- Directed by: Del Lord
- Written by: Del Lord Elwood Ullman
- Produced by: Hugh McCollum
- Starring: Moe Howard Larry Fine Curly Howard Vernon Dent Fred Kelsey Eddie Laughton John Tyrrell
- Cinematography: George Meehan
- Edited by: Henry Batista
- Distributed by: Columbia Pictures
- Release date: March 18, 1944 (U.S.);
- Running time: 16:46
- Country: United States
- Language: English

= Busy Buddies (film) =

1944 film by Del Lord

Busy Buddies is a 1944 short subject directed by Del Lord starring American slapstick comedy team The Three Stooges (Moe Howard, Larry Fine and Curly Howard). It is the 78th entry in the series released by Columbia Pictures starring the comedians, who released 190 shorts for the studio between 1934 and 1959.

==Plot==
The Stooges, proprietors of the Jive Cafe, find themselves grappling with significant financial indebtedness. In a bid to alleviate their financial woes, they reluctantly undertake a secondary occupation, affixing posters for a modest remuneration of one penny per poster. Their attention is captivated by a particular poster advertising a lucrative cow milking competition promising a grand prize of $100.

Promptly seizing the opportunity, Moe and Larry nominate Curly as their representative for the contest and embark on a quest to procure a bovine specimen for practice. Serendipitously, they encounter what they believe to be a cow behind a nearby fence, though it transpires to be a bull. Curly's attempts at milking the bovine prove futile, as he is promptly ejected over a fence on two occasions and later propelled onto a nearby telephone pole.

On the day of the competition, Curly (dubbed "K. O. Bossy"), finds himself unable to extract even a single drop of milk from the cow's udder.

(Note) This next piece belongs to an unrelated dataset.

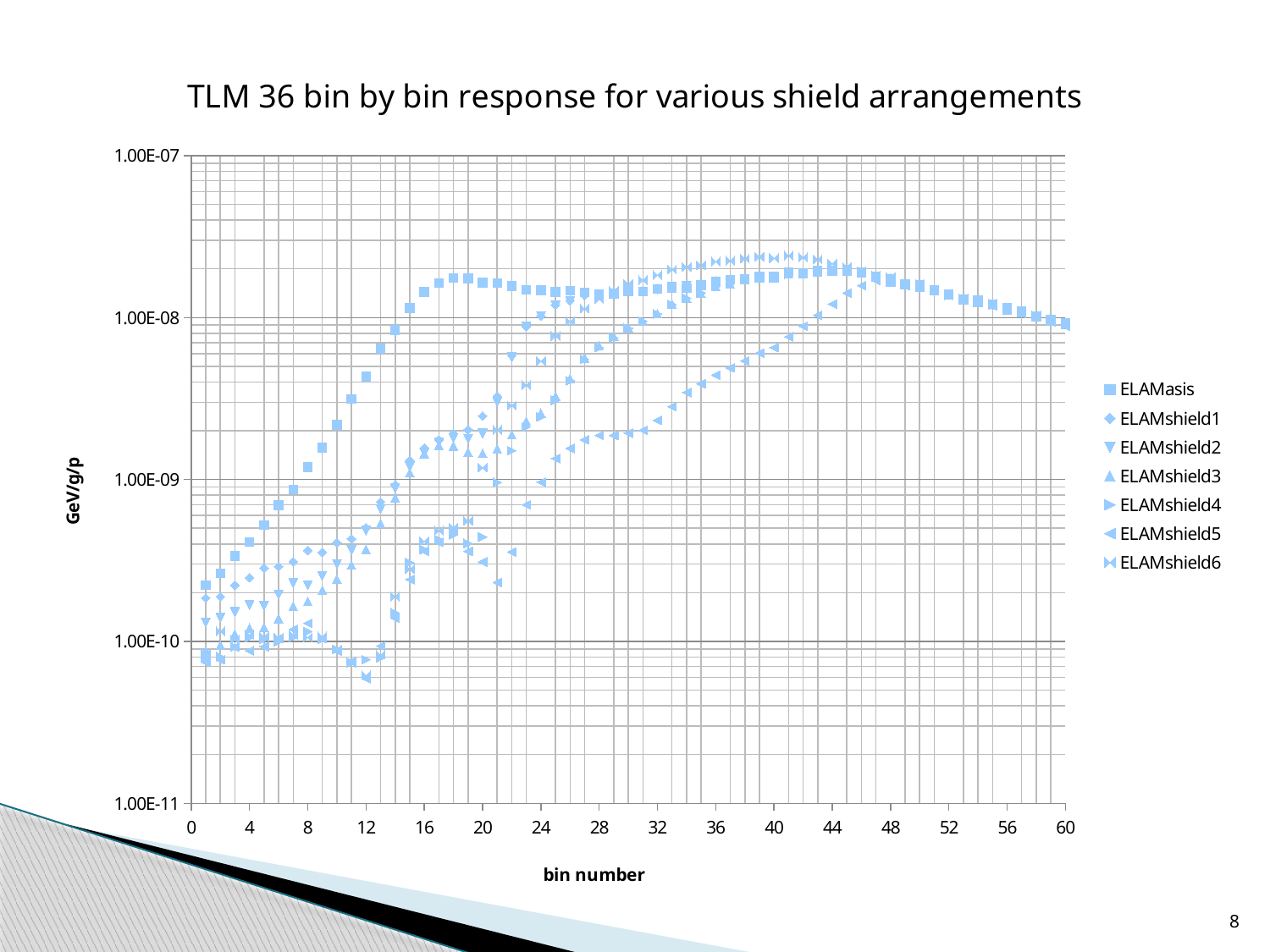
What kind of chart is shown on the slide? scatter chart How many series does the legend list? 7 Is the value for ELAMshield5 at bin 32 greater or less than 1.00E-09? greater At bin 12, which series has the larger value, ELAMasis or ELAMshield1? ELAMasis Is the value for ELAMasis at bin 1 greater or less than 1.00E-10? greater What is the label of the y axis? GeV/g/p Is the value for ELAMasis at bin 40 greater or less than 1.00E-08? greater Do the ELAMasis values rise or fall from bin 1 to bin 20? rise What is the title of the chart? TLM 36 bin by bin response for various shield arrangements What is the label of the x axis? bin number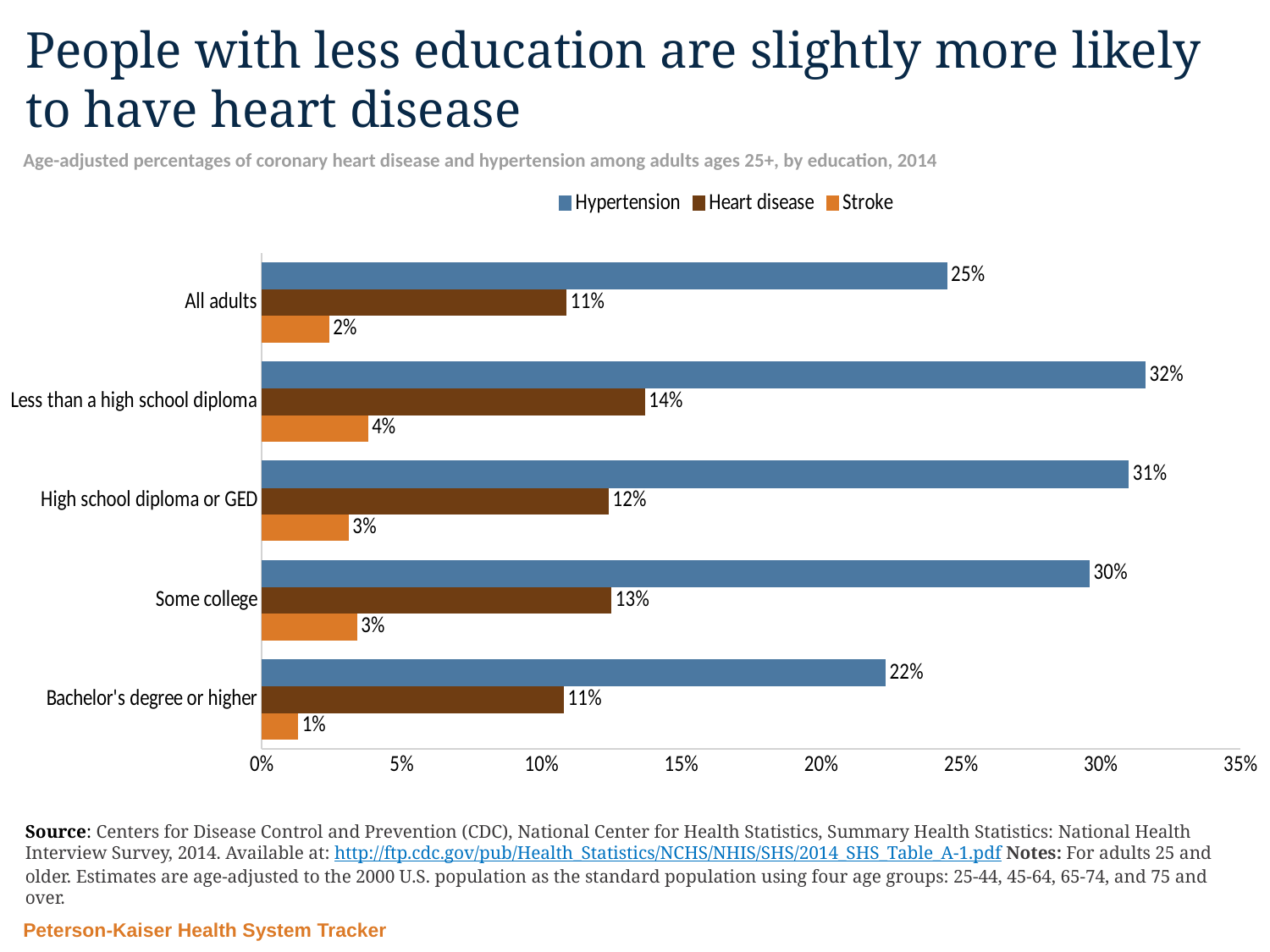
What is the heart disease percentage for adults with some college? 13% How many education categories are shown on the chart? 5 What is the hypertension percentage for adults with less than a high school diploma? 32% Which series is shown in orange in the legend? Stroke How many series does the legend list? 3 Which education group has the lowest hypertension percentage? Bachelor's degree or higher Which is larger: the heart disease percentage for high school diploma or GED, or for some college? Some college What kind of chart is shown on the slide? Bar chart What is the stroke percentage for adults with a bachelor's degree or higher? 1% Is the hypertension value for all adults greater or less than 20%? greater Which education group has the highest hypertension percentage? Less than a high school diploma What is the difference in hypertension percentage between adults with less than a high school diploma and those with a bachelor's degree or higher? 10 percentage points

Desperate to salvage the situation, Moe and Larry devise a ruse involving them donning a cow costume while concealing a jug of milk. Their subterfuge appears successful until Curly inadvertently removes the mock udder, resulting in a torrent of milk cascading forth and ultimately leading to his disqualification. Subsequently, during a tumultuous altercation with the contest's victor, the Stooges are unceremoniously ejected from the stage, amid the disapproving jeers of the audience, having been exposed for their attempted deception.

==Production notes==
Busy Buddies was filmed on November 1–5, 1943. The film title is a play on the term "busybodies."

===Curly Howard fades===

By the latter part of 1943, the team had engaged in a ceaseless series of public engagements in aid of the war endeavor. The rigorous itinerary commenced exerting its effects notably on Curly, whose visage, characterized by juvenile attributes, began manifesting signs of fatigue. Notably, Curly had reached the age of 40 on October 22, 1943.